## START DATASET CONTENT

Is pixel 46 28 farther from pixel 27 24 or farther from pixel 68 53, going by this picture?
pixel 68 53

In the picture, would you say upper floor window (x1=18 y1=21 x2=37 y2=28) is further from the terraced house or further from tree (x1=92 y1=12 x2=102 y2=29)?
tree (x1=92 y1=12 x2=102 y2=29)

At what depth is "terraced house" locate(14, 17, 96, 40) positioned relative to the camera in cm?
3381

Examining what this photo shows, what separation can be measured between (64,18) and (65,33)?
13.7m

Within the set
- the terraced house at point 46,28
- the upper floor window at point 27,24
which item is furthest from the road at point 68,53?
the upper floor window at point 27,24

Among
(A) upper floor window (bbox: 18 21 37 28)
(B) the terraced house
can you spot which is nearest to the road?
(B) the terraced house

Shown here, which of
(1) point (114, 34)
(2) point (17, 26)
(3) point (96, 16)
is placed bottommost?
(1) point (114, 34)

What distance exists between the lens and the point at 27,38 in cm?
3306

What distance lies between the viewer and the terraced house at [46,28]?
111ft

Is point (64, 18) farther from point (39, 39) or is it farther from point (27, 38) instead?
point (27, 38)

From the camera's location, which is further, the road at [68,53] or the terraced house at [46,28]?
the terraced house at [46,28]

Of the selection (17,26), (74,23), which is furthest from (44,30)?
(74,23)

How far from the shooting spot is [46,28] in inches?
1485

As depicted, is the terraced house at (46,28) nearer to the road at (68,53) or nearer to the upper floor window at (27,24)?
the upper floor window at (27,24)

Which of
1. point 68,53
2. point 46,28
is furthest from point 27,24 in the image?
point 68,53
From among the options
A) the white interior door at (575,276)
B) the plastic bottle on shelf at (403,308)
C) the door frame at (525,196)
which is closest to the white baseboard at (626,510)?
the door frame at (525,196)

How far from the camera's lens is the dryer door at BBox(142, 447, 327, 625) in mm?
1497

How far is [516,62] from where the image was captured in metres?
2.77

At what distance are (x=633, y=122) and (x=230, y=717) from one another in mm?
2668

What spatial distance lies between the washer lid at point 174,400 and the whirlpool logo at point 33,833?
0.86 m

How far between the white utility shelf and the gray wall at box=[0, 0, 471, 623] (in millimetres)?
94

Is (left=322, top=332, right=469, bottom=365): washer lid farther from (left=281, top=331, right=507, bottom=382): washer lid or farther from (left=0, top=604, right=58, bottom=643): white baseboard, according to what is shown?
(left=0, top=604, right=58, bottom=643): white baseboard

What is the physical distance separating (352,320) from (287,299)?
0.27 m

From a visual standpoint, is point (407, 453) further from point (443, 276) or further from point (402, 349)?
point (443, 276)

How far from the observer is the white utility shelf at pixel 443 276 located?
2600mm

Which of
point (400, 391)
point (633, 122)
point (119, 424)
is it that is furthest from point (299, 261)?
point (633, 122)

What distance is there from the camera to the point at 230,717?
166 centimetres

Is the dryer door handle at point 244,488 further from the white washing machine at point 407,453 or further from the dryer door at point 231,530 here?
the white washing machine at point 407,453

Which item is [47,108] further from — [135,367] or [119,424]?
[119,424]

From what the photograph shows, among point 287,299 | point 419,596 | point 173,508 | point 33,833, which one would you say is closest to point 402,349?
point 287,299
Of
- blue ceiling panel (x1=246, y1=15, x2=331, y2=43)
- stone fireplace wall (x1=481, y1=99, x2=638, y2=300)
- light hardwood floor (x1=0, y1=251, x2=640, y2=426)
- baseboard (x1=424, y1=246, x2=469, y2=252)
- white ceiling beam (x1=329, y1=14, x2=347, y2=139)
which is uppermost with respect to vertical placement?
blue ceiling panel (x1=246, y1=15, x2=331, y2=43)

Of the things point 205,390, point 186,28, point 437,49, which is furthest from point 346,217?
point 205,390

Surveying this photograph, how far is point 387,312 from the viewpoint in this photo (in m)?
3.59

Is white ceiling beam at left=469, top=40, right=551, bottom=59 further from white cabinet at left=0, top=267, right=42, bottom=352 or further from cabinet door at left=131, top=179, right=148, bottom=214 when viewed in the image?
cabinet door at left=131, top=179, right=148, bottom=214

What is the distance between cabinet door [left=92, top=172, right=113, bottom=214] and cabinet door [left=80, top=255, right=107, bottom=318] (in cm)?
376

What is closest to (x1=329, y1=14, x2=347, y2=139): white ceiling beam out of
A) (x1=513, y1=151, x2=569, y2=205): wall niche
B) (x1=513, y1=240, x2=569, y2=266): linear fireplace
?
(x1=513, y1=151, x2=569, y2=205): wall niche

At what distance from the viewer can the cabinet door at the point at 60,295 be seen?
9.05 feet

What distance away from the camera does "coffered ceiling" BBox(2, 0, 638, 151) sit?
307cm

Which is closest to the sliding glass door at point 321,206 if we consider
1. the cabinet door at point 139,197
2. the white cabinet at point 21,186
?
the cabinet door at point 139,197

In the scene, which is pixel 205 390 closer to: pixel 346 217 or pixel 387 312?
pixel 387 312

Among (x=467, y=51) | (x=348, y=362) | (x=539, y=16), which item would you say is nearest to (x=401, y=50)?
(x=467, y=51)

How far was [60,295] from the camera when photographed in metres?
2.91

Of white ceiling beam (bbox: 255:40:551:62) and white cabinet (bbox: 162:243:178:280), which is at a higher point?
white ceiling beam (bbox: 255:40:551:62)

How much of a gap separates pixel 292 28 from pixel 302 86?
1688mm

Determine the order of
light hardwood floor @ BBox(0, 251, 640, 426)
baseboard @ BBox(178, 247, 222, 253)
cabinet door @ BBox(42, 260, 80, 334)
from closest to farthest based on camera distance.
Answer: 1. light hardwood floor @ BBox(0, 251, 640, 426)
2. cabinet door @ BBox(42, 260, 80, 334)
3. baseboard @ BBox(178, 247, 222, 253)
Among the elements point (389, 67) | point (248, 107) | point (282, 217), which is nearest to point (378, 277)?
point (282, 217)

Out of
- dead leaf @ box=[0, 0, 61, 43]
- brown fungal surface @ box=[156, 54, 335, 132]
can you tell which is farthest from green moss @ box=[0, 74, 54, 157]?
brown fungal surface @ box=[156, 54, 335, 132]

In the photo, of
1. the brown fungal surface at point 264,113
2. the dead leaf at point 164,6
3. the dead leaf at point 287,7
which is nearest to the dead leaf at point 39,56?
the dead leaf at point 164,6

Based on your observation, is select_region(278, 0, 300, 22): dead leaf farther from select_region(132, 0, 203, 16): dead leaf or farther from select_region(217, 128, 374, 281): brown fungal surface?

## END DATASET CONTENT

> [EXERCISE TASK]: In the listing, starting at the line with "How far was" and ending at the end of the listing, switch "nearest" to "closest" and leave everything else the same.

> [ANSWER TO THIS EXERCISE]:
How far was [60,295] from the camera when photographed in metres?
2.91

Of white ceiling beam (bbox: 255:40:551:62) and white cabinet (bbox: 162:243:178:280), which is at a higher point?
white ceiling beam (bbox: 255:40:551:62)

How much of a gap separates pixel 292 28 from pixel 302 86?
1688mm

Determine the order of
light hardwood floor @ BBox(0, 251, 640, 426)
baseboard @ BBox(178, 247, 222, 253)
cabinet door @ BBox(42, 260, 80, 334)
from closest to farthest based on camera distance.
Answer: 1. light hardwood floor @ BBox(0, 251, 640, 426)
2. cabinet door @ BBox(42, 260, 80, 334)
3. baseboard @ BBox(178, 247, 222, 253)
Among the elements point (389, 67) | point (248, 107) | point (282, 217), which is closest to point (378, 277)?
point (282, 217)

Out of
- dead leaf @ box=[0, 0, 61, 43]
- brown fungal surface @ box=[156, 54, 335, 132]
can you tell which is farthest from green moss @ box=[0, 74, 54, 157]?
brown fungal surface @ box=[156, 54, 335, 132]

In the photo, of
1. the brown fungal surface at point 264,113
2. the dead leaf at point 164,6
3. the dead leaf at point 287,7
which is closest to the dead leaf at point 39,56?
the dead leaf at point 164,6

Based on your observation, is select_region(278, 0, 300, 22): dead leaf farther from select_region(132, 0, 203, 16): dead leaf or farther from select_region(217, 128, 374, 281): brown fungal surface?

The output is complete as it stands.